▸ **Task goal**
Retype the part of the material that opens with the line containing "What is the total of" and closes with the line containing "What is the highest", including both of those lines. Leave the pictures out of your answer.

▸ **Extracted information**

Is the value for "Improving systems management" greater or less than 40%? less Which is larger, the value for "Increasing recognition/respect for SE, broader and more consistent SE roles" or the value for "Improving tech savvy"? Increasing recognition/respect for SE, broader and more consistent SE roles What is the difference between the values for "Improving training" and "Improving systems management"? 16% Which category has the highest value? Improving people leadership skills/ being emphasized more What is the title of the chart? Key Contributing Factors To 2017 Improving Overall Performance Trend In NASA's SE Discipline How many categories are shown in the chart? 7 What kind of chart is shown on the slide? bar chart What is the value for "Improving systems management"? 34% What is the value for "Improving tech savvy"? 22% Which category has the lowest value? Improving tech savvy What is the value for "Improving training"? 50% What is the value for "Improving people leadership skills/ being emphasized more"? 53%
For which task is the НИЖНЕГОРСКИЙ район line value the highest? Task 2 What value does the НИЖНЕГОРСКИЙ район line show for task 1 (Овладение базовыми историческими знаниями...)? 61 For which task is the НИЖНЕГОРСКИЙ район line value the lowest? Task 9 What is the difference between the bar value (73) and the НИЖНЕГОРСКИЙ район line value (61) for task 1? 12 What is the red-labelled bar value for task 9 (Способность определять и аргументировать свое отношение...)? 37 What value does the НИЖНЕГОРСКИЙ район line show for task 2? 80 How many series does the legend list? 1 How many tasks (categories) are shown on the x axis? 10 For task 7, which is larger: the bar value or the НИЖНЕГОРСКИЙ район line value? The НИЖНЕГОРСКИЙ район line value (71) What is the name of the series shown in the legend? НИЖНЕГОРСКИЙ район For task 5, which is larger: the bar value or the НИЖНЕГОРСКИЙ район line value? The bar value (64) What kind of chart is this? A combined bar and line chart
==
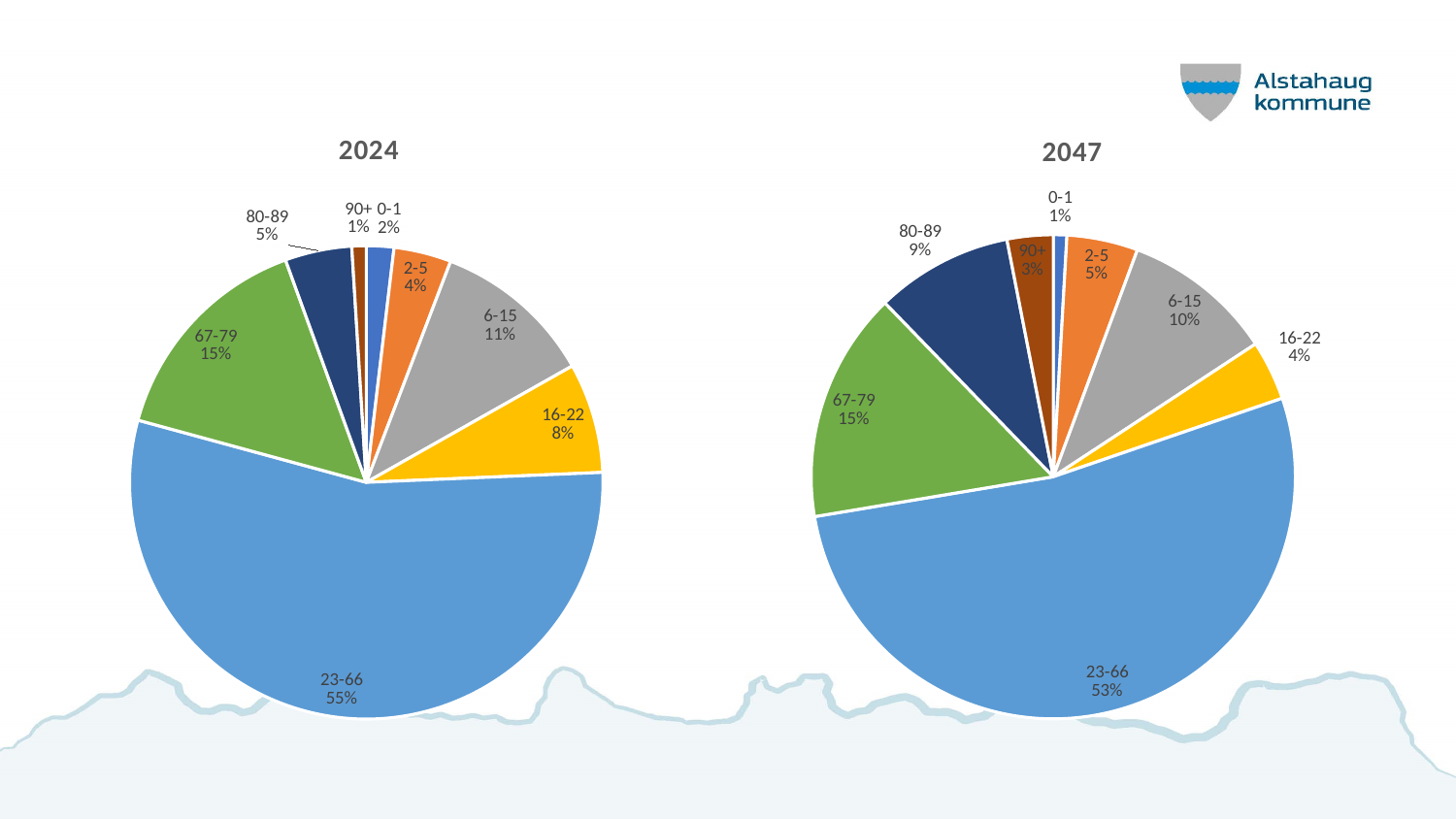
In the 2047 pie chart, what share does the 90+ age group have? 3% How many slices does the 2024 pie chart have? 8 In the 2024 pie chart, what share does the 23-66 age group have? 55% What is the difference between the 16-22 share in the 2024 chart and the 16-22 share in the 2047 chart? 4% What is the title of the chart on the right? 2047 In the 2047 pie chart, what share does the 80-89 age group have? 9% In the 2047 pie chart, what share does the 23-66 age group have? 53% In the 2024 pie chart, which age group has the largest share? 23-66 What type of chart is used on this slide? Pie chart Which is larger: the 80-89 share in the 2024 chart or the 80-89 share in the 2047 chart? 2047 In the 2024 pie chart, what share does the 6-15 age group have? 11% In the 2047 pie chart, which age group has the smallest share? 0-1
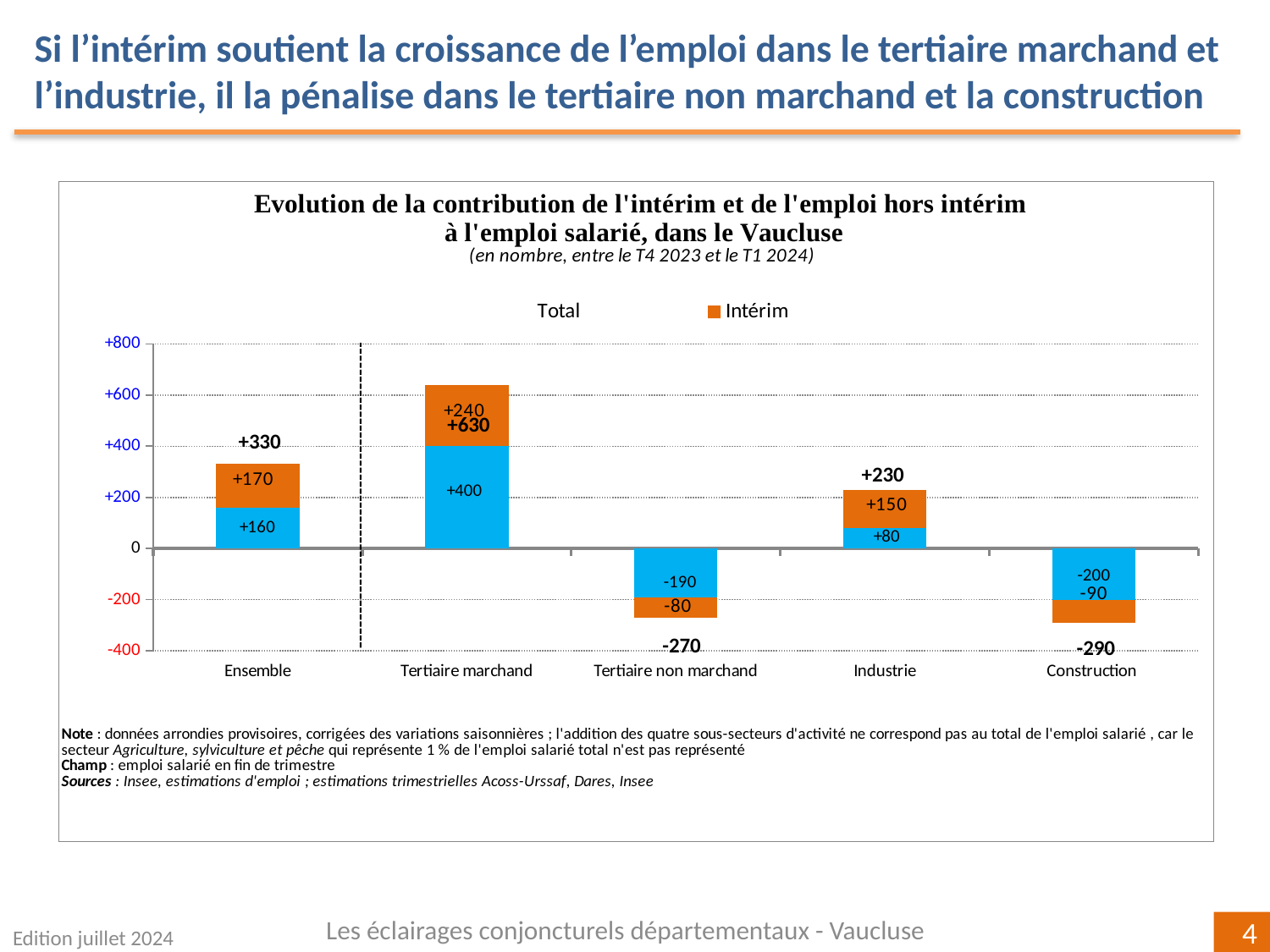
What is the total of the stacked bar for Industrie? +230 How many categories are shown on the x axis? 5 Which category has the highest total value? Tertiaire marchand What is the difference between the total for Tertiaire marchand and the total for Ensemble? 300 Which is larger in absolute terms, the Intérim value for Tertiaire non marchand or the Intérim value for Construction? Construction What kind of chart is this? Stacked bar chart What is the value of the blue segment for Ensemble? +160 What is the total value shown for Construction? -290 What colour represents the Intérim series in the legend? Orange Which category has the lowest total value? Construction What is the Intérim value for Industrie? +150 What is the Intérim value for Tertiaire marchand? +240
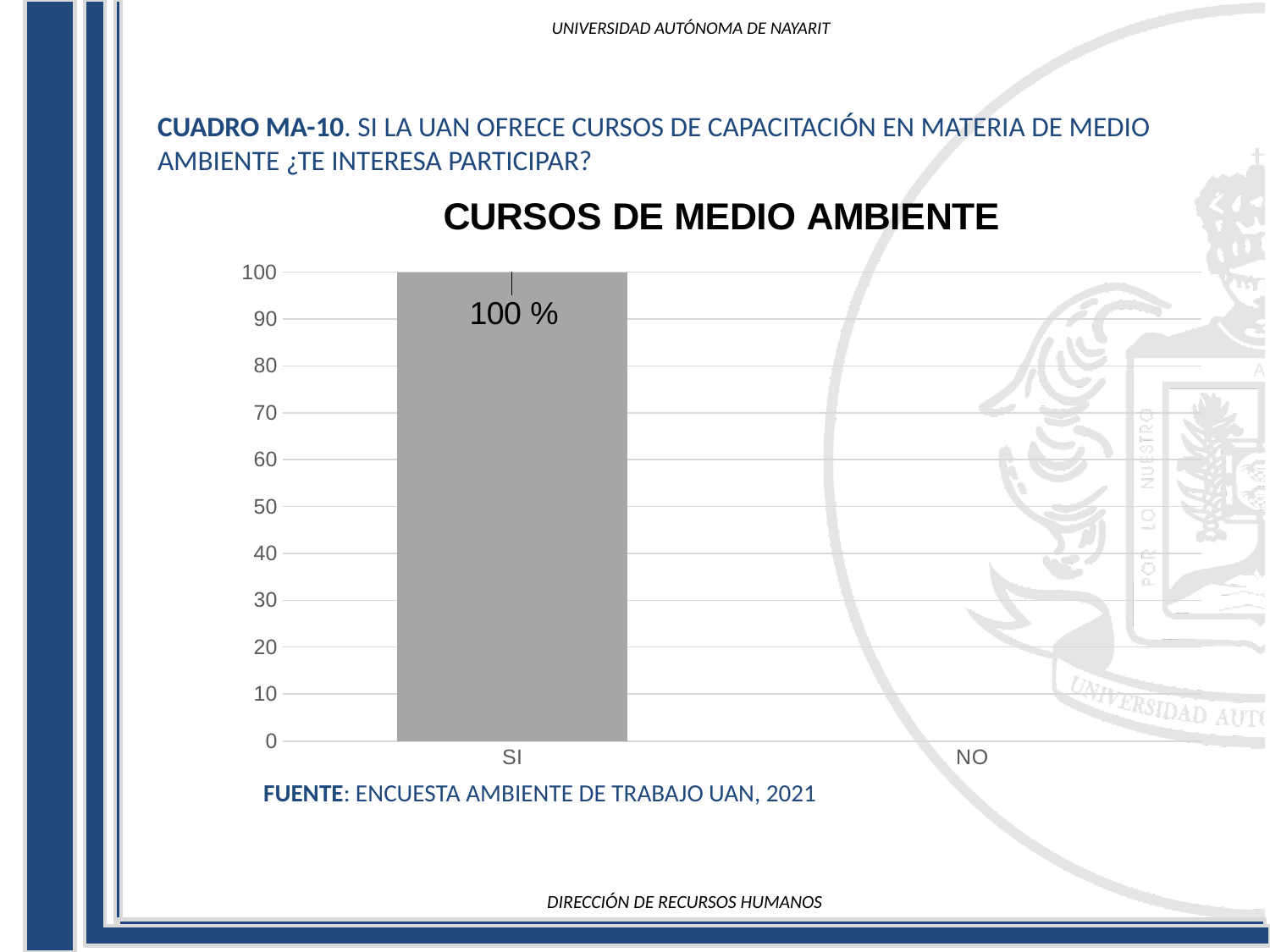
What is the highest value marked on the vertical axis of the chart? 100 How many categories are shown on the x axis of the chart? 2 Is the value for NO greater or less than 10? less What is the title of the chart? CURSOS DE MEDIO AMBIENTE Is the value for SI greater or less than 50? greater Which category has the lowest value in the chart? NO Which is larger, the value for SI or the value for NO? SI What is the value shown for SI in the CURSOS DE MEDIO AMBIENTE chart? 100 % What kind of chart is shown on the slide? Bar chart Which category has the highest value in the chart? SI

▸ **Solution to the exercise**
What is the total of the stacked bar for Industrie? +230 How many categories are shown on the x axis? 5 Which category has the highest total value? Tertiaire marchand What is the difference between the total for Tertiaire marchand and the total for Ensemble? 300 Which is larger in absolute terms, the Intérim value for Tertiaire non marchand or the Intérim value for Construction? Construction What kind of chart is this? Stacked bar chart What is the value of the blue segment for Ensemble? +160 What is the total value shown for Construction? -290 What colour represents the Intérim series in the legend? Orange Which category has the lowest total value? Construction What is the Intérim value for Industrie? +150 What is the Intérim value for Tertiaire marchand? +240
What is the highest value marked on the vertical axis of the chart? 100 How many categories are shown on the x axis of the chart? 2 Is the value for NO greater or less than 10? less What is the title of the chart? CURSOS DE MEDIO AMBIENTE Is the value for SI greater or less than 50? greater Which category has the lowest value in the chart? NO Which is larger, the value for SI or the value for NO? SI What is the value shown for SI in the CURSOS DE MEDIO AMBIENTE chart? 100 % What kind of chart is shown on the slide? Bar chart Which category has the highest value in the chart? SI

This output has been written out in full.